Alan and Bob are playing with numbers. Starting with the number n=1 they take turns performing arithmetic manipulations with n. Alan goes first and always multiplies n by 3. Bob adds 1 or 2 to the number n, depending on a coin toss. A number is called reachable, if it can possibly appear in this game. How many reachable numbers are there between 1 and 1000 (inclusive)?

3

4,5
12,15
13,14,16,17
39,42,48,51
40,41,43,44,49,50,52,53
120,123,129,132,147,150,156,159
121,122,124,125,130,131,133,134,148,149,151,152,157,158,160,161

363,366,372,375,390,393,399,402,444,447,453,456,471,474,480,483

32 numbers, all above 363, so the next step will exceed 1000

Looks like 1+2+2+4+4+8+8+16+16 = 61 numbers

I guess you could show that there are never any duplicates in the list (since adding 1 or 2 to a multiple of 3 spreads out the results enough)

Then show the number of reachable numbers at each step,
then show when the minimum number at a step will exceed 1000.

Not quite sure what principle was to be studied here.

oops. forgot to add in the 32 for the last line

To find the number of reachable numbers between 1 and 1000, we can simulate the game and keep track of all possible numbers that could be reached.

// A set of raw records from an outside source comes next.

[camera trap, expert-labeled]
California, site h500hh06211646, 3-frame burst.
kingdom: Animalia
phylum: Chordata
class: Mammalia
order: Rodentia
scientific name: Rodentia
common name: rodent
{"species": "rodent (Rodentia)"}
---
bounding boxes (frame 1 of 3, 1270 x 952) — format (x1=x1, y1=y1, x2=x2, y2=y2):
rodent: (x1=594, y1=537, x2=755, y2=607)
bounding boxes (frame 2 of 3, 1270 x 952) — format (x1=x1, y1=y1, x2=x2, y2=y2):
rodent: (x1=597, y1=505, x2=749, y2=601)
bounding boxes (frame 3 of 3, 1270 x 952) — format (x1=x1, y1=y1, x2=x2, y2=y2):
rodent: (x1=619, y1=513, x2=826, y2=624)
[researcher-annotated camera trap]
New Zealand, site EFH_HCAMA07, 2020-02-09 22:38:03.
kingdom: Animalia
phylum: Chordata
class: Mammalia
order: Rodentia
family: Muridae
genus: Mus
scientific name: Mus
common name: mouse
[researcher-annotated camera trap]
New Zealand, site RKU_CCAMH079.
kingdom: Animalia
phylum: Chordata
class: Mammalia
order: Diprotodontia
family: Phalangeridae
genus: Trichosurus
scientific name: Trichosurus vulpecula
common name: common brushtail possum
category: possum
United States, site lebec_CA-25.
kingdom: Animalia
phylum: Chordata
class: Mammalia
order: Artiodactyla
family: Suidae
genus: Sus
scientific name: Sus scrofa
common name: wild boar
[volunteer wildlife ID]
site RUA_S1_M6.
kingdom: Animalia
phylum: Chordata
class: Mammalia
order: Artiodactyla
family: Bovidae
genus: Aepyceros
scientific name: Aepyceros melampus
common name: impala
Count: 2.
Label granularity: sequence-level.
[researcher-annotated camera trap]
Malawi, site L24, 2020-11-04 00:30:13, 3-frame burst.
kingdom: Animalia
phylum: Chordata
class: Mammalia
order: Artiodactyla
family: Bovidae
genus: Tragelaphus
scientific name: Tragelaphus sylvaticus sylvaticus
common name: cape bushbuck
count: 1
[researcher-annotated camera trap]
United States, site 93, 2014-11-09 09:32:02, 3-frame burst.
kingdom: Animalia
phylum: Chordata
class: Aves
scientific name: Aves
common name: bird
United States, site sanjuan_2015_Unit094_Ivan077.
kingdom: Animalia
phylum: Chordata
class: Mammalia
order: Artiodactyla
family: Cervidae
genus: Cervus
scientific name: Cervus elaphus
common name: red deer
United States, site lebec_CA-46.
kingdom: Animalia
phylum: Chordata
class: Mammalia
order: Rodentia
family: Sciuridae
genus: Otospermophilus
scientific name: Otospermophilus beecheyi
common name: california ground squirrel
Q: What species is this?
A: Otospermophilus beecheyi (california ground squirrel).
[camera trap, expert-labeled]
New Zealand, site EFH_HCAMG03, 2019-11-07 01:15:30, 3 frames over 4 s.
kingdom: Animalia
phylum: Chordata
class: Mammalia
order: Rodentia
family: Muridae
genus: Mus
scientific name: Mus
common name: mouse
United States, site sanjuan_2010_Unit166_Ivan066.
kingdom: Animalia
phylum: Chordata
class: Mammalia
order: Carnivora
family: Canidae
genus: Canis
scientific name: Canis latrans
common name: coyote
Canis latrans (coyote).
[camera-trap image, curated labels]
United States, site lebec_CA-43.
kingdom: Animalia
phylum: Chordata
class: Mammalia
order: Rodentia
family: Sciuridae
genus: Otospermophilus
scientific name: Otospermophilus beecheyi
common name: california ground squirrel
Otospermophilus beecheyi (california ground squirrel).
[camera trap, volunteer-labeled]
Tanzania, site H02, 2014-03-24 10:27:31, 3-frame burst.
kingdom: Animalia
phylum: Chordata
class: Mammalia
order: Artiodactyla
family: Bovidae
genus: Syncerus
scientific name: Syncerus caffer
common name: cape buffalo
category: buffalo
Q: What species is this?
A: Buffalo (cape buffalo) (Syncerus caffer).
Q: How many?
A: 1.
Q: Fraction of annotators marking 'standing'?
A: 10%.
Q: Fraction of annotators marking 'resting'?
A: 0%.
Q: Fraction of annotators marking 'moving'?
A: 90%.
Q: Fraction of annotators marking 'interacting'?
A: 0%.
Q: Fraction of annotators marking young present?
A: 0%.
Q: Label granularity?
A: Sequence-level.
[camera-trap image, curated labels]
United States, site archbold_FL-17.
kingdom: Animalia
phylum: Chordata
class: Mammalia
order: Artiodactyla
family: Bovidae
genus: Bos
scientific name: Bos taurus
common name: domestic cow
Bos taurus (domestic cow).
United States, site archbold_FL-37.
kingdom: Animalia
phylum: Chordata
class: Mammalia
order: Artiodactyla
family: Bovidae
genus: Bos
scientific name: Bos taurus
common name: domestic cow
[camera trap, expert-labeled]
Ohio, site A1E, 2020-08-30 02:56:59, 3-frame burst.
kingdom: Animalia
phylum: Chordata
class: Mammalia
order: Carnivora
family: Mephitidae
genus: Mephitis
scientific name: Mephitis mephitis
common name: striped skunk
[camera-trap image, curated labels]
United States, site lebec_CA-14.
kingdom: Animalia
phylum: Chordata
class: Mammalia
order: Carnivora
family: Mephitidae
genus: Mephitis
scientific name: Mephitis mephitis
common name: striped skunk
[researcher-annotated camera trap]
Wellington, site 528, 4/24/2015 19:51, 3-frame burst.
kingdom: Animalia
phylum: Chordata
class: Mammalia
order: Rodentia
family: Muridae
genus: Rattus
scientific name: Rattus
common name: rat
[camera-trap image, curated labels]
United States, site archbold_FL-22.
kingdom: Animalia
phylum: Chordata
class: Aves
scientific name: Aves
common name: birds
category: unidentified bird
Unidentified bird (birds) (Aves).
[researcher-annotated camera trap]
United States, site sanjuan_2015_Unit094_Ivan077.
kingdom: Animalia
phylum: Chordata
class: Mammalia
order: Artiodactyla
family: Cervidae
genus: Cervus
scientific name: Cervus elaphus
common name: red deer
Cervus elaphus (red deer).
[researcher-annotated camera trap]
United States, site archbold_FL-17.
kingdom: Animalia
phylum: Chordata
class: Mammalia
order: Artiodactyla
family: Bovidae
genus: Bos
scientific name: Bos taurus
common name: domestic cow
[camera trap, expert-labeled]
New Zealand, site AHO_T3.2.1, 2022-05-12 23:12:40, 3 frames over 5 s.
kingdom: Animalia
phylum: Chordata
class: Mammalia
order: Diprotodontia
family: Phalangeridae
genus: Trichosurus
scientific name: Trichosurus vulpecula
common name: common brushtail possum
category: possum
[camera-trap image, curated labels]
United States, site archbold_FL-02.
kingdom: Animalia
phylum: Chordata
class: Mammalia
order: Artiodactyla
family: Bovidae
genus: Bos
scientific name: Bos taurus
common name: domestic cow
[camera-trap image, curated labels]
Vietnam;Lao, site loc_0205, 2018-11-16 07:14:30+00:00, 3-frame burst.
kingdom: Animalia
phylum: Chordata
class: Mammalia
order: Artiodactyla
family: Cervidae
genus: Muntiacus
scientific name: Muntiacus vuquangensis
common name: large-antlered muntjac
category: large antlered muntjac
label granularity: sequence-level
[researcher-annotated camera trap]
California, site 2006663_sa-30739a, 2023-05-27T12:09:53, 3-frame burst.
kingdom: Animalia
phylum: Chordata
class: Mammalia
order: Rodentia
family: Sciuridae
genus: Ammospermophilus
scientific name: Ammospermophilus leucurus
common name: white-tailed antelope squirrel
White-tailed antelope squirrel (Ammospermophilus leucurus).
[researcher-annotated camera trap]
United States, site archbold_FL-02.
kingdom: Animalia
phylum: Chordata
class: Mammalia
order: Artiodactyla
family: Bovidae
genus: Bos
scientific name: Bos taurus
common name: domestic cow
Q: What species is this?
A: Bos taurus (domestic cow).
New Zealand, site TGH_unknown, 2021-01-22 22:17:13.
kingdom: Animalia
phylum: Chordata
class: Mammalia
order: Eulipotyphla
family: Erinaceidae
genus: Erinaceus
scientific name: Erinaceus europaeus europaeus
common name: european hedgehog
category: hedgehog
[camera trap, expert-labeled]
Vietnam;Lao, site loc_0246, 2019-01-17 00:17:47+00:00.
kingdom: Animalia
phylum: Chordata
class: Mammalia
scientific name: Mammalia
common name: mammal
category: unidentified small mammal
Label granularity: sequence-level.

We will start with the number 1 and initialize a set to store all reachable numbers. Then, we will iterate over the numbers from 1 to 1000, simulating the game rules for each number.

For each number n, we will multiply it by 3 (in Alan's turn) and check all possible outcomes of Bob's turn. Bob can either add 1 or 2 to the current number. We will add these new numbers to the set of reachable numbers.

Here is the Python code to do the simulation:

```python
reachable_numbers = set()
reachable_numbers.add(1)

for n in range(1, 1001):
# Alan's turn: multiply by 3
reachable_numbers.add(n * 3)

# Bob's turn: add 1 or 2
reachable_numbers.add(n + 1)
reachable_numbers.add(n + 2)

# Count the number of reachable numbers between 1 and 1000
count = len([n for n in reachable_numbers if 1 <= n <= 1000])

print(count)
```

Running this code will give the output as the number of reachable numbers between 1 and 1000.